For builders: Browse the agent definitions. Seriously. Even if you don’t use them directly, the structure is worth studying. The best ones define: who the agent is, what it does, how it communicates, what it delivers, and how success is measured. That’s a template for any agent you build.
5. Meta’s HyperAgents Paper Shows Self-Improvement Actually Working
Meta Superintelligence Labs (with UBC, Edinburgh, and NYU) published HyperAgents in March 2026. This is the self-improving agents paper that @omarsar0 flagged on Twitter.
The problem: Most self-improving AI systems hit the same wall. They can optimize for a specific task, but the optimization strategy itself doesn’t get better over time. You improve at chess but you don’t improve at improving.
What HyperAgents does: It merges the task agent (which solves problems) and the meta agent (which improves the task agent) into a single editable Python program. The agent modifies its own source code, tests the new version against benchmarks, and keeps successful variants in an archive. The meta agent logic is just another function in the same file, and it can rewrite itself.
The results: On a polyglot coding benchmark, pass rate went from 14% to 34% on training tasks. On held-out test problems, 8.4% to 26.7%. That’s roughly 3x improvement through self-modification alone.

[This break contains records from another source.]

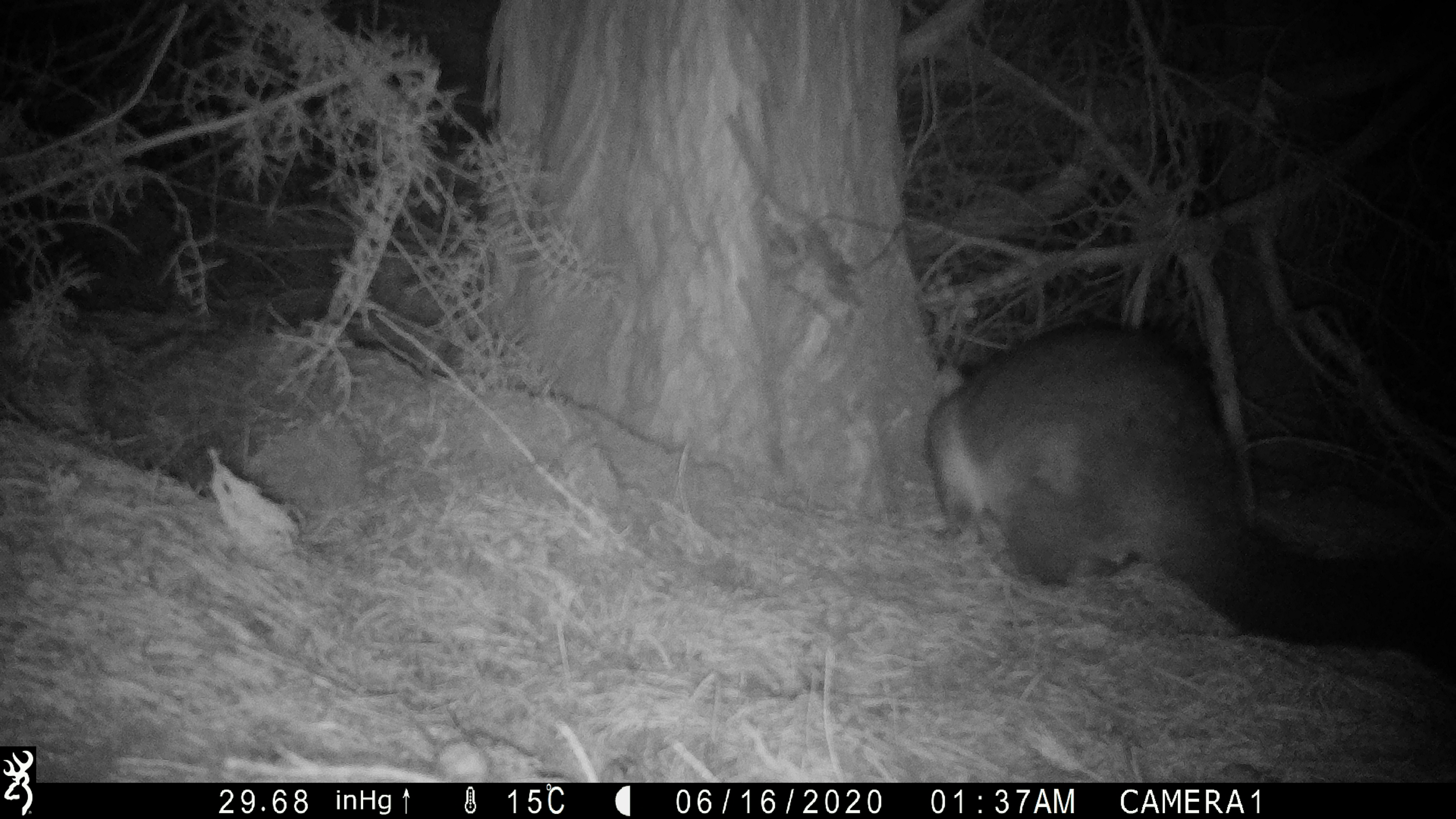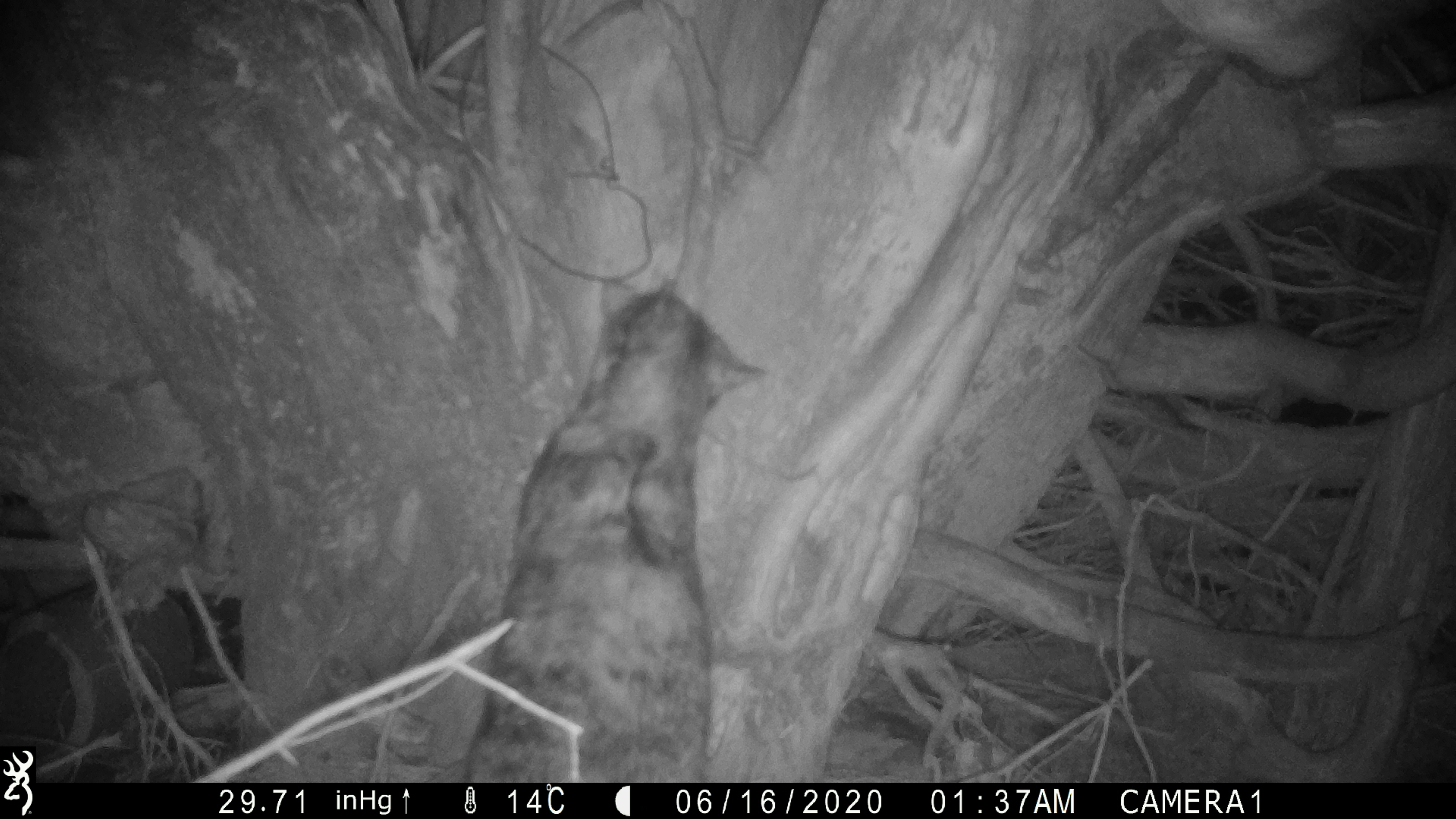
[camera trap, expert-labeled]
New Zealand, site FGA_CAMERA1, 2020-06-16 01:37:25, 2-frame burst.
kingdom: Animalia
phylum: Chordata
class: Mammalia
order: Diprotodontia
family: Phalangeridae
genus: Trichosurus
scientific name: Trichosurus vulpecula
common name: common brushtail possum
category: possum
Possum (common brushtail possum) (Trichosurus vulpecula).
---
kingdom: Animalia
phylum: Chordata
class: Mammalia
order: Carnivora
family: Felidae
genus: Felis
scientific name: Felis catus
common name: domestic cat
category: cat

But here’s the wild part: when they transferred meta agents from human-customized approaches to Olympiad-level math grading, those transferred agents achieved 0.0 improvement. Zero. The HyperAgents, transferred to the same math task, achieved 0.630. The self-improvement strategies themselves were transferable across domains. The hand-designed ones weren’t.
Emergent behavior: Without being told to, HyperAgents built their own performance tracking classes and persistent memory with timestamped storage. They invented their own engineering tools to make themselves better at self-improvement.
Why builders should care: This is early, and the code is released under a non-commercial Creative Commons license so you can’t ship it in a product. But the pattern is what matters: collapse the optimization loop and the task loop into the same program. Let the agent modify both what it does and how it improves. Current agent frameworks keep these completely separate. That’s going to change.
The Bigger Picture
Here’s what these five signals add up to:
The agent layer is crystallizing. Sierra is the enterprise play (agents for customer experience). Glimpse is the vertical SaaS play (agents for a specific painful workflow). Agency-agents is the open-source community play (agent templates for everyone). ARC-AGI-3 is the benchmark that tells us where the ceiling is. And HyperAgents is the research frontier showing where things go next.
The money is real. Sierra at $10B valuation. Glimpse at $35M Series A with a16z leading. ARC Prize at $2M+. These aren’t research experiments anymore.
The gap between “can follow instructions” and “can figure things out” is the next frontier. ARC-AGI-3 makes this painfully clear with its 0.26% score. Current agents are sophisticated instruction-followers. The next generation needs to be genuine explorers. That’s a hard problem, and whoever cracks it will have the most valuable technology in the world.
Three things to do this week:
- Try Ghostwriter if you have any customer-facing workflow. Even if you don’t ship it, the UX of “describe what you want and get a working agent” is where everything is heading.
- Browse agency-agents and steal the agent definition structure. Apply it to your own agents. Personality + workflow + metrics beats a generic system prompt every time.
- Look at ARC-AGI-3’s tasks at arcprize.org/tasks/ls20. Play a few games yourself. Then try to imagine building an agent that can do what you just did. That gap is the opportunity.
The agent startup wave isn’t coming. It’s here. The question is whether you’re building on it or watching it.